◆ **Exercise prompt**:
Reproduce the text of the entries below word for word, omitting the pictures.

◆ **Data section**:
::::
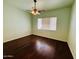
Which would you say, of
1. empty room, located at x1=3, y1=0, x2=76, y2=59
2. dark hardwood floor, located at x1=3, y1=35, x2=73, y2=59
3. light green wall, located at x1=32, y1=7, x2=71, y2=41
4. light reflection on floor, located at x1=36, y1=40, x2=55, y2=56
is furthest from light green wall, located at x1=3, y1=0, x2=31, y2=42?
::::
◆ **Answer**:
Which would you say, of
1. empty room, located at x1=3, y1=0, x2=76, y2=59
2. dark hardwood floor, located at x1=3, y1=35, x2=73, y2=59
3. light green wall, located at x1=32, y1=7, x2=71, y2=41
4. light reflection on floor, located at x1=36, y1=40, x2=55, y2=56
is furthest from light green wall, located at x1=3, y1=0, x2=31, y2=42?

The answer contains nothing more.